Bab 1

185 24 1
                                        

Malam itu, udara terasa lebih dingin dari biasanya. Angin menerpa jendela kamar, membawa aroma hujan yang tertahan di luar sana. Di atas ranjang yang dipenuhi buku, kertas, dan laptop yang masih menyala, Azylle bergelung di balik selimut tebal, matanya fokus pada lembar tugas kuliah yang belum rampung. Hanya cahaya layar yang menerangi wajahnya, menciptakan bayangan lembut di dinding kamar.

Namun ketenangan itu terpecah seketika ketika suara dering dari ponsel hitam di sudut meja memecah keheningan malam. Bukan ponsel biasa — itu telepon khusus untuk “pekerjaannya.” Nada deringnya nyaring, monoton, dan dingin… membuat jantung Azylle berdegup sedikit lebih cepat.

Azylle menatap ponsel hitam itu beberapa detik sebelum akhirnya mengulurkan tangan. Jemarinya sempat ragu di udara, tapi rasa penasaran dan dorongan yang familiar segera mengambil alih. Ia menggenggam ponsel itu, dingin logamnya menembus kulit telapak tangannya.

Dering berhenti tepat saat ia menekan tombol hijau.

Hening sejenak—lalu suara berat dan teratur terdengar dari seberang, seperti berasal dari ruang gelap tanpa pantulan suara.

Noctis-07. Koneksi aman.

Azylle menelan ludah, menegakkan punggungnya. Hatinya berdebar cepat, bukan karena takut, tapi karena sensasi itu lagi—campuran antara gugup dan antusias, rasa aneh yang selalu muncul tiap kali ia dipanggil oleh Valken Cipher.

“Saya di sini,” jawabnya pelan namun tegas.
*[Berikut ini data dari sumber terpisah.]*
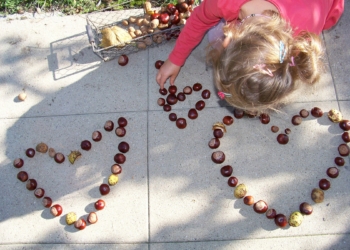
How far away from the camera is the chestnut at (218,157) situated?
2592 millimetres

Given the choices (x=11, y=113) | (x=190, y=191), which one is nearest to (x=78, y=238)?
Result: (x=190, y=191)

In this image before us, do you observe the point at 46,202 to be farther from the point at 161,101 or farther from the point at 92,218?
the point at 161,101

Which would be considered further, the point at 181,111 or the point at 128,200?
the point at 181,111

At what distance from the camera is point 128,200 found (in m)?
2.58

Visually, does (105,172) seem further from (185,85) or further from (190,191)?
(185,85)

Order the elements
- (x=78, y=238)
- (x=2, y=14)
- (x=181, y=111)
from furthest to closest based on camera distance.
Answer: (x=2, y=14) < (x=181, y=111) < (x=78, y=238)

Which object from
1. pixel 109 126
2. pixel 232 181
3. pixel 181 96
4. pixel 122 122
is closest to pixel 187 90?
pixel 181 96

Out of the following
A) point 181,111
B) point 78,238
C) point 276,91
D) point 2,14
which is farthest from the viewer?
point 2,14

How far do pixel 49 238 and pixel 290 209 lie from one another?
1825 mm

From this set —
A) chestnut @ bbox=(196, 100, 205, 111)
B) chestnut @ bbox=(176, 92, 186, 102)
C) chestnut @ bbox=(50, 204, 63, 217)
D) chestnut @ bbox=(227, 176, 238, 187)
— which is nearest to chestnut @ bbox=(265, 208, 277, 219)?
chestnut @ bbox=(227, 176, 238, 187)

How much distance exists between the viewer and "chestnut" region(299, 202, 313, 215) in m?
2.47

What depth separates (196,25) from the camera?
2254 mm

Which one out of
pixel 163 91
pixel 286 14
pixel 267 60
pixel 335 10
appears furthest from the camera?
pixel 163 91

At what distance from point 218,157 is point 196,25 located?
1.00 m
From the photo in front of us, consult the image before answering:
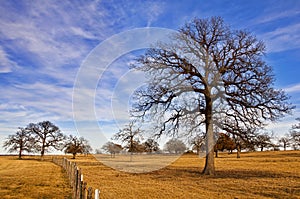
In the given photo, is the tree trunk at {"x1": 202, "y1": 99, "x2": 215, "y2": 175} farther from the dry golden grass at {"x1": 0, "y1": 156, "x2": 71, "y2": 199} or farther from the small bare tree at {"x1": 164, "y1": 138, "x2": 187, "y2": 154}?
the dry golden grass at {"x1": 0, "y1": 156, "x2": 71, "y2": 199}

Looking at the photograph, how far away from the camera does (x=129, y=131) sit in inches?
2019

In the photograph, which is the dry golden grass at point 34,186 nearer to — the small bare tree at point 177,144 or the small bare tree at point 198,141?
the small bare tree at point 177,144

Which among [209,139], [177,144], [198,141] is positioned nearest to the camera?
[209,139]

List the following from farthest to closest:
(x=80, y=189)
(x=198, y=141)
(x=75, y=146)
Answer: (x=75, y=146), (x=198, y=141), (x=80, y=189)

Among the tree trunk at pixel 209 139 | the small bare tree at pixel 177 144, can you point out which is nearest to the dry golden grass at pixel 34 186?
the small bare tree at pixel 177 144

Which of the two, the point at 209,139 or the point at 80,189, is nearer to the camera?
the point at 80,189

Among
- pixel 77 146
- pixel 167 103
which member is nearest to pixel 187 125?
pixel 167 103

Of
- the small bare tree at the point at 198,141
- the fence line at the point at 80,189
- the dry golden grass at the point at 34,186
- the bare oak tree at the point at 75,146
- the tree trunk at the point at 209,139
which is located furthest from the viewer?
the bare oak tree at the point at 75,146

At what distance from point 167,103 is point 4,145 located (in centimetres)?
6288

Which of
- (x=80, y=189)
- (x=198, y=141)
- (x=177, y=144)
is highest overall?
(x=198, y=141)

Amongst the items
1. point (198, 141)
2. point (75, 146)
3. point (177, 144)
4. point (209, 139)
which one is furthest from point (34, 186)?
point (75, 146)

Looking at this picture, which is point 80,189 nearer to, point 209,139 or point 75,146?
point 209,139

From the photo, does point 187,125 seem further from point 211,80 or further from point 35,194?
point 35,194

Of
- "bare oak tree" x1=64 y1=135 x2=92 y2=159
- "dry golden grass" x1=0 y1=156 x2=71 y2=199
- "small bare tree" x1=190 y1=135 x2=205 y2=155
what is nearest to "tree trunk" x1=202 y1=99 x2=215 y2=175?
"small bare tree" x1=190 y1=135 x2=205 y2=155
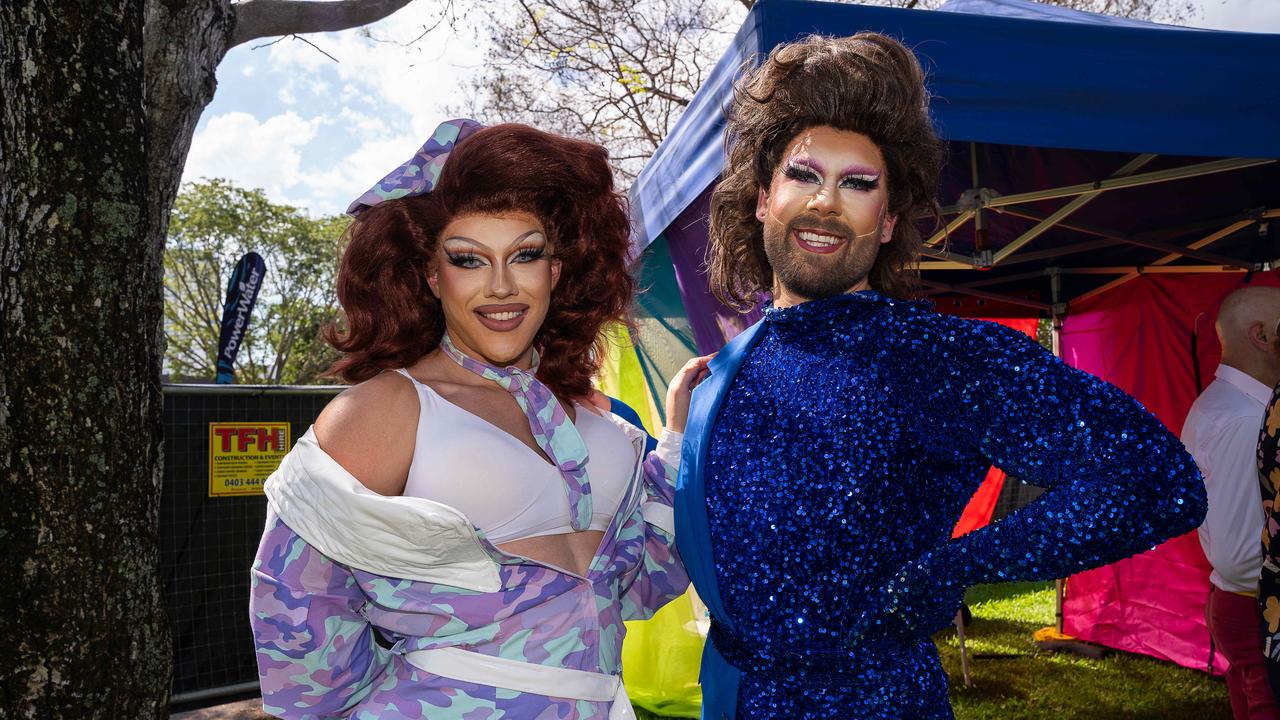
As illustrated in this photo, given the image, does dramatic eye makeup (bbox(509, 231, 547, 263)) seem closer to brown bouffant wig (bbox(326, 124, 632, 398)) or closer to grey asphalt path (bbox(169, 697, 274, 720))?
brown bouffant wig (bbox(326, 124, 632, 398))

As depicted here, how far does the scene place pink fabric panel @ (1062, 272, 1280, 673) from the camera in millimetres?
5008

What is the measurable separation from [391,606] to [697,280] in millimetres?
1988

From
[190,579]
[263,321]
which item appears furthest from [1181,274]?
[263,321]

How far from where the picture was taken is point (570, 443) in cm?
151

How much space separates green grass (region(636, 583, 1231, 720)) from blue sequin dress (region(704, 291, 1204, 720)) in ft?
9.86

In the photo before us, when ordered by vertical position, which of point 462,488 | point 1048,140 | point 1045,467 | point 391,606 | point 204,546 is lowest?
point 204,546

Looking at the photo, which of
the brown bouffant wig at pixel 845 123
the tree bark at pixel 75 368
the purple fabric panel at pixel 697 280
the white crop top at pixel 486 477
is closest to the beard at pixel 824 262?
the brown bouffant wig at pixel 845 123

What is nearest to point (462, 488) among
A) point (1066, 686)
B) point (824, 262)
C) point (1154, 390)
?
point (824, 262)

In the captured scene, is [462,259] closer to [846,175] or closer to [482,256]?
[482,256]

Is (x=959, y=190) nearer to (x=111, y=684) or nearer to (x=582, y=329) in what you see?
(x=582, y=329)

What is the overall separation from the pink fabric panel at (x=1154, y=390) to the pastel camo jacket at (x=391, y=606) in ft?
14.8

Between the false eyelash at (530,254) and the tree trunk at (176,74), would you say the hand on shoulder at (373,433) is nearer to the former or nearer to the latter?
the false eyelash at (530,254)

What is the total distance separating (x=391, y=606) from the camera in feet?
4.48

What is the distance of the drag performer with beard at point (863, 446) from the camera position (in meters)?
1.17
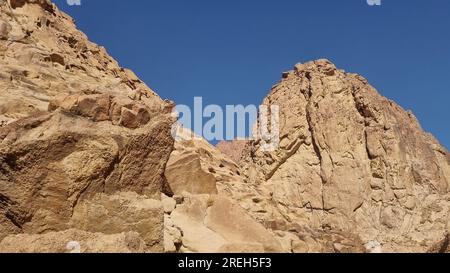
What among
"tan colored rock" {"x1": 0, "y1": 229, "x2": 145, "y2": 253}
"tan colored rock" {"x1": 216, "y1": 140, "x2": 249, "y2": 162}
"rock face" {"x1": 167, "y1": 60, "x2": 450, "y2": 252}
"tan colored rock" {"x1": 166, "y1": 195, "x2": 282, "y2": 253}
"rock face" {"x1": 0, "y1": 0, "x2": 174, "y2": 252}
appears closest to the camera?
"tan colored rock" {"x1": 0, "y1": 229, "x2": 145, "y2": 253}

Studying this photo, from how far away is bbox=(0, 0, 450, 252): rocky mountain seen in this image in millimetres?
8555

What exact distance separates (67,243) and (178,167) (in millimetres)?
7820

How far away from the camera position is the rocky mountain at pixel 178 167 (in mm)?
8555

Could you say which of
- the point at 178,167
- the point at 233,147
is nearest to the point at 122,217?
the point at 178,167

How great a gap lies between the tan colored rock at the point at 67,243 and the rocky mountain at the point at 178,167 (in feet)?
0.07

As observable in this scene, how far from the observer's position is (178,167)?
48.6 feet

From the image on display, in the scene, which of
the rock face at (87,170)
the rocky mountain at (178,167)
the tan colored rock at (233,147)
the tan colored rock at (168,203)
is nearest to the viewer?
the rock face at (87,170)

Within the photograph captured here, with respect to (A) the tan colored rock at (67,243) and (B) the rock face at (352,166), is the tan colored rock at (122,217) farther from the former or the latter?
(B) the rock face at (352,166)

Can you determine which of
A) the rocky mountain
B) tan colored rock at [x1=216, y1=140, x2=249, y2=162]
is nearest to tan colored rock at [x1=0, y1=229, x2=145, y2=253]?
the rocky mountain

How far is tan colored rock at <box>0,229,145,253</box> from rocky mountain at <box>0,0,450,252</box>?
0.8 inches

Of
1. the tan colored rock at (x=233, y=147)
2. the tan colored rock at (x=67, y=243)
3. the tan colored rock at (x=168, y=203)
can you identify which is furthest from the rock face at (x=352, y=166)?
the tan colored rock at (x=233, y=147)

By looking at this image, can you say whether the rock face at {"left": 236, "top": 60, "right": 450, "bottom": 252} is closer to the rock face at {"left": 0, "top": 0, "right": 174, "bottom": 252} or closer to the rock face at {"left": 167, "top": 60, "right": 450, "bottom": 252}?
the rock face at {"left": 167, "top": 60, "right": 450, "bottom": 252}

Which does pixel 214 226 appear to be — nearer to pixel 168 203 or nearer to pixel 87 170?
pixel 168 203

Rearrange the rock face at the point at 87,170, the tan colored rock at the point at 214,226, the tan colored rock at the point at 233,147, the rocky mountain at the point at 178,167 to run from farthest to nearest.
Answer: the tan colored rock at the point at 233,147
the tan colored rock at the point at 214,226
the rocky mountain at the point at 178,167
the rock face at the point at 87,170
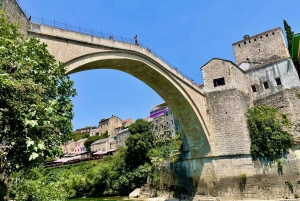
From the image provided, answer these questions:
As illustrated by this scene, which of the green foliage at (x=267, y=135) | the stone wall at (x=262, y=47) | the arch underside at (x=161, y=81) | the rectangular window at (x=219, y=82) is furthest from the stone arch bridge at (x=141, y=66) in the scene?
the stone wall at (x=262, y=47)

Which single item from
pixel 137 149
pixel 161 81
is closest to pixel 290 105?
pixel 161 81

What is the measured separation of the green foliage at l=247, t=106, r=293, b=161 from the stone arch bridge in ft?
9.10

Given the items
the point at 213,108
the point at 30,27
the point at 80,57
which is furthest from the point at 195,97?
the point at 30,27

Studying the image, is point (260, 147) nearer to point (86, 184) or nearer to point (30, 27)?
point (30, 27)

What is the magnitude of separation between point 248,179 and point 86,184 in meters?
18.6

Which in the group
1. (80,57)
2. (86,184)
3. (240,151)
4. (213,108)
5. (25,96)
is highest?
(80,57)

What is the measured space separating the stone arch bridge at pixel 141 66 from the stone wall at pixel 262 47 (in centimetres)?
1231

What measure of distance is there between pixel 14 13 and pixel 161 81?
915cm

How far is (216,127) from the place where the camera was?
53.4ft

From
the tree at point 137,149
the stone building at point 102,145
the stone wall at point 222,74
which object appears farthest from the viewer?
the stone building at point 102,145

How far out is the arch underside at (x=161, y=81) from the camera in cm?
1045

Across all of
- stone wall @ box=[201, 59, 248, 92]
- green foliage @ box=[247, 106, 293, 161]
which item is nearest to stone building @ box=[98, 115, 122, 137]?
stone wall @ box=[201, 59, 248, 92]

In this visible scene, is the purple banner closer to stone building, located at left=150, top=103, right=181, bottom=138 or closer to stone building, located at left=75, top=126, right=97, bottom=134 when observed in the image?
stone building, located at left=150, top=103, right=181, bottom=138

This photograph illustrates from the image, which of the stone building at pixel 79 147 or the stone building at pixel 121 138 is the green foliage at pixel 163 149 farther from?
the stone building at pixel 79 147
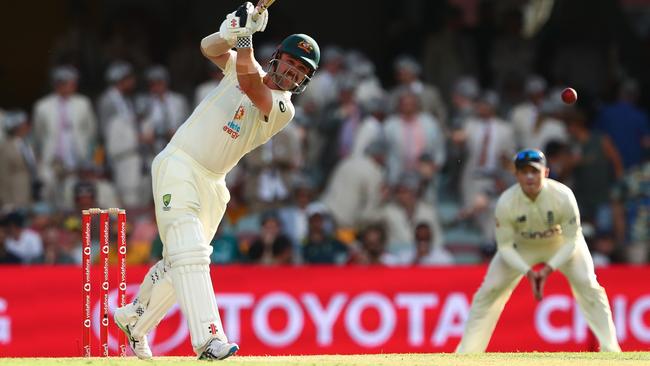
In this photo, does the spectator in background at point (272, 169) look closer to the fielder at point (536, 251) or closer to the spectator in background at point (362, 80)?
the spectator in background at point (362, 80)

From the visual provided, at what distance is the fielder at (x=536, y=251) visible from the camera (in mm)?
11656

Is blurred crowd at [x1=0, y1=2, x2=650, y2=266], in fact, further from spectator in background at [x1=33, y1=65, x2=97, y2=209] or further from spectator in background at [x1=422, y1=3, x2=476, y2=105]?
spectator in background at [x1=422, y1=3, x2=476, y2=105]

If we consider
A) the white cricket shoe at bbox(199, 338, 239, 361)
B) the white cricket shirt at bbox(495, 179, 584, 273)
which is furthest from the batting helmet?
the white cricket shirt at bbox(495, 179, 584, 273)

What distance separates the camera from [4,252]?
14.2m

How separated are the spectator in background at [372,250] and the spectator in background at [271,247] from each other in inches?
24.8

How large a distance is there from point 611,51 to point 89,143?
598 centimetres

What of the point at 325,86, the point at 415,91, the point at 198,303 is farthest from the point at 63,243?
the point at 198,303

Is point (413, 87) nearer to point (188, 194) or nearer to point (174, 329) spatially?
point (174, 329)

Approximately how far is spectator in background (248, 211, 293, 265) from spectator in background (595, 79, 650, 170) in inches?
154

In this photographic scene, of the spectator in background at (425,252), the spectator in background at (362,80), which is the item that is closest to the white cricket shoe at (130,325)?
the spectator in background at (425,252)

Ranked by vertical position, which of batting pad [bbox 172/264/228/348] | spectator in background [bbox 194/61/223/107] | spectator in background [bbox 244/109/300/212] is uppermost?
spectator in background [bbox 194/61/223/107]

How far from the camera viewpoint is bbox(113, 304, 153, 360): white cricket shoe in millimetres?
9430

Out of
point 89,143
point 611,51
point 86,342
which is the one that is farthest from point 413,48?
point 86,342

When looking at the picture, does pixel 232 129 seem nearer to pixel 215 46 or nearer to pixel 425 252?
pixel 215 46
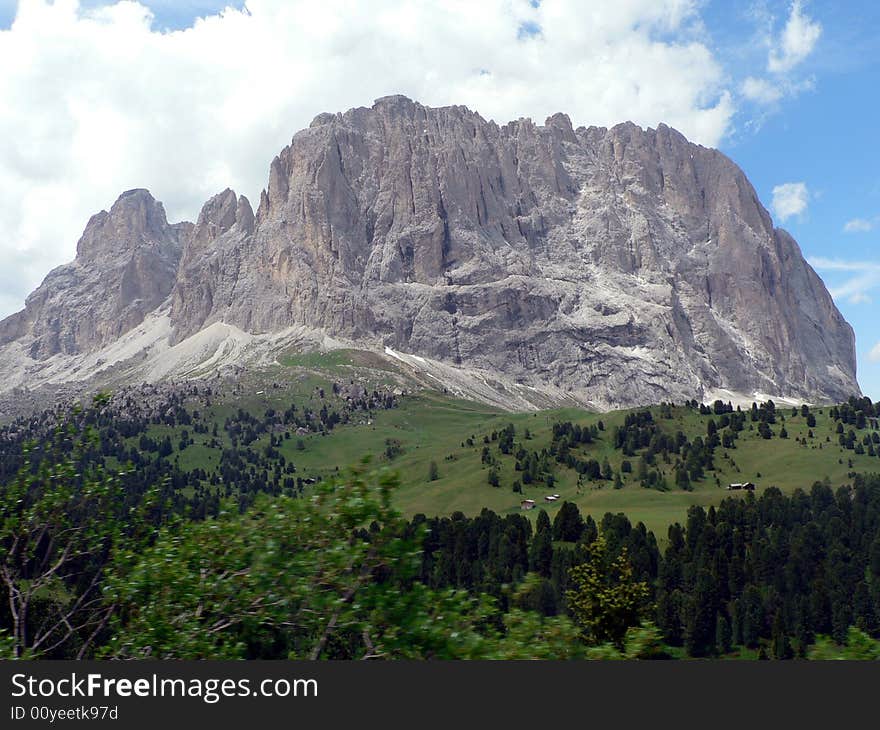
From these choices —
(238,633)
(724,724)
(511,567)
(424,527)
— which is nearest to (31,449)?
(238,633)

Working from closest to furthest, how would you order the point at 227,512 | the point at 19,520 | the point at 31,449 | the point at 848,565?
the point at 227,512 < the point at 19,520 < the point at 31,449 < the point at 848,565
Suara itu melanjutkan, datar tapi sarat wibawa.

Tugas baru. Operasi Silhouette Protocol. Lokasi: London. Target utama—Helios Dynamics. Perusahaan keamanan data yang sedang mengembangkan sistem AstraNet. Kami tak bisa membiarkan sistem itu aktif.

Azylle menatap layar laptopnya yang masih menampilkan dokumen tugas kuliah. Kata-kata yang baru ia dengar terasa jauh lebih nyata daripada semua hal di sekitarnya.

Kau akan masuk dengan identitas baru, Lyn Avelle, mahasiswa pertukaran dari Prancis. Tujuan utamamu: akses ke lab riset dan salin algoritma AstraNet. Data dikirim dalam 72 jam, sebelum mereka mengganti enkripsi.

Suara itu berhenti sejenak, seolah memberi waktu agar instruksi tertanam kuat di pikirannya.

Kau sudah tahu prosedur standar. Tidak ada kesalahan, tidak ada emosi, tidak ada jejak.”

Azylle menggigit bibir bawahnya, menahan napas pendek. Ia sudah terbiasa dengan nada perintah seperti itu, tapi kali ini, entah kenapa, sensasinya berbeda—lebih berat, lebih nyata. London. Dunia luar. Misi besar.

“Dipahami,” ujarnya datar, walau di dadanya, detak jantungnya berirama tak teratur.

“Kapan keberangkatan saya?”

Tiket dan paspor sudah disiapkan. Kode akses dikirim melalui jalur aman setelah panggilan ini. Kau berangkat dalam 48 jam.

Sambungan tiba-tiba terputus, meninggalkan dengung halus di telinganya.

Azylle menurunkan ponsel perlahan, memandang layar yang kini gelap. Dalam pantulan tipis di permukaannya, ia melihat matanya sendiri—tenang, tapi menyimpan percikan yang berbahaya.
Rasa takut, ragu, dan adrenalin bercampur menjadi satu.

Ia menatap tumpukan kertas kuliahnya yang berantakan, lalu menutup laptopnya tanpa suara. Semua kesibukan tadi malam mendadak terasa tidak penting.

Azylle bersandar di sandaran tempat tidurnya, menatap langit malam yang tertutup tirai hujan di luar jendela. Bibirnya terangkat samar, hampir seperti senyum—bukan karena senang, tapi karena tubuhnya mengenali sensasi itu.